This is an authentic dish of Sri Lanka. This dish descended from people with lesser
privileges in olden times , before the birth of the refrigerator .The need to preserve fish
for quite some time led to the discovery of this recipe .
The fish used in this recipe should be like tuna preferably with less bones , fillets will be
best suited.
The key ingredient is kokum/ garcinia Cambogia/kodumpuli.
Like Sri lankans Keralites too,use this ingredient widely in their preparations.
As, this ingredient aids in fatburn many people add this in many drinks and dishes now.
This a blackish curry made with few ingredients and no oil.
Rice , milk rice, or coconut rice with this curry and pol sambol ( coconut sambol) is a
good treat and good combination.
Before you make the curry ,add a handful of kokum / Goraka to half a cup water Boil for few minutes till soft to grind . Grind to a paste and use . This could be stored in the refrigerator and used when needed.
To my version of the recipe…
INGREDIENTS
500 gm fish cubes ( medium)
2-3 tblsp of kokum paste
1 tblsp. Pepper powder
1/2 tsp turmeric powder
3/4 -1 tsp chillie powder
1 tsp fenugreek or methi seeds
2-3 pieces of cinnamon
1 piece rampe/pandan leaf
Lots of curry leaf sprigs to cover the bottom of the pot
7- 8 cloves of garlic
3-4 green chillies cut
1 tsp sugar
Salt to taste
1 onion cut into rings ( to be added finally )
METHOD
Wash the fish and apply kokum paste ,pepper powder,turmeric,chilli powder with salt .

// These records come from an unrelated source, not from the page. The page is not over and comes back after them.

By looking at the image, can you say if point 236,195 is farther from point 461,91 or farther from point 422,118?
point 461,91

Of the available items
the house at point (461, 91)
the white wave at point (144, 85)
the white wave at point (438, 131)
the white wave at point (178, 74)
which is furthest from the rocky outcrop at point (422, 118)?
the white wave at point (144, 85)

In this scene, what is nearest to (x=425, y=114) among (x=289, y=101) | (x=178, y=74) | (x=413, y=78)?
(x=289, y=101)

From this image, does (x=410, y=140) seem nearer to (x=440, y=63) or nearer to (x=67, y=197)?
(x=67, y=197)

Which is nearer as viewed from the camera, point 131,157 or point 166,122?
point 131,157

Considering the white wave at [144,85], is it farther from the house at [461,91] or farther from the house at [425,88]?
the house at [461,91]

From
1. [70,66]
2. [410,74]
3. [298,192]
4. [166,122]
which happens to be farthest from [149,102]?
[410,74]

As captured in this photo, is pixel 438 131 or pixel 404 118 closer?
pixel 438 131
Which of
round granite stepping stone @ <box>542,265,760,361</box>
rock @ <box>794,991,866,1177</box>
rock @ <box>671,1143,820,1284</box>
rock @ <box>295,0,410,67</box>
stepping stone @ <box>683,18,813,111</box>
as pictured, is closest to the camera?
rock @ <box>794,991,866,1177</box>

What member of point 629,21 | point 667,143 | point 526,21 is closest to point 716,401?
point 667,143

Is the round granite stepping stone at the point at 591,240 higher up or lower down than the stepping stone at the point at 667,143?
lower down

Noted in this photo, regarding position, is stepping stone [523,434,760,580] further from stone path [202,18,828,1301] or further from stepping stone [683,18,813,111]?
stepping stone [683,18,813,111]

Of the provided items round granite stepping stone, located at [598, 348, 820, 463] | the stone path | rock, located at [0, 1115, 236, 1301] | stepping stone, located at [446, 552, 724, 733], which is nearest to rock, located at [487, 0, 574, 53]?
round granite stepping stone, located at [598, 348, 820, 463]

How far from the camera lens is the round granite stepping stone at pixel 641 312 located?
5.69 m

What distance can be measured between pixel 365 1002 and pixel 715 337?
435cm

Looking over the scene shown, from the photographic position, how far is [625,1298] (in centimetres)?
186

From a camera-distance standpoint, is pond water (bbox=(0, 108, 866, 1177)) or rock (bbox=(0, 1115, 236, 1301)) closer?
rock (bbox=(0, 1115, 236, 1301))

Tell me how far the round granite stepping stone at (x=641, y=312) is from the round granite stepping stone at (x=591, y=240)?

(Check for sourness you prefer and gradually add paste)
Spread the curry leaf sprigs and cinnamon at the base of the clay pot ( some use banana
leaf too). This is done to prevent the ingredients from burning.
Arrange the marinaded fish pieces without clumping, and cook covered with the rest of
the ingredients for 5 minutes.
Next add a little water and cook for a few minutes . In between just shake the pot and
cook on a very slow fire for 10 minutes.Add onion rings and remove from fire and keep
it covered.Serve hot.
This dish is semi dry so don’t use lot of water.
Try this dish from the Lankan cuisine and post in your comments.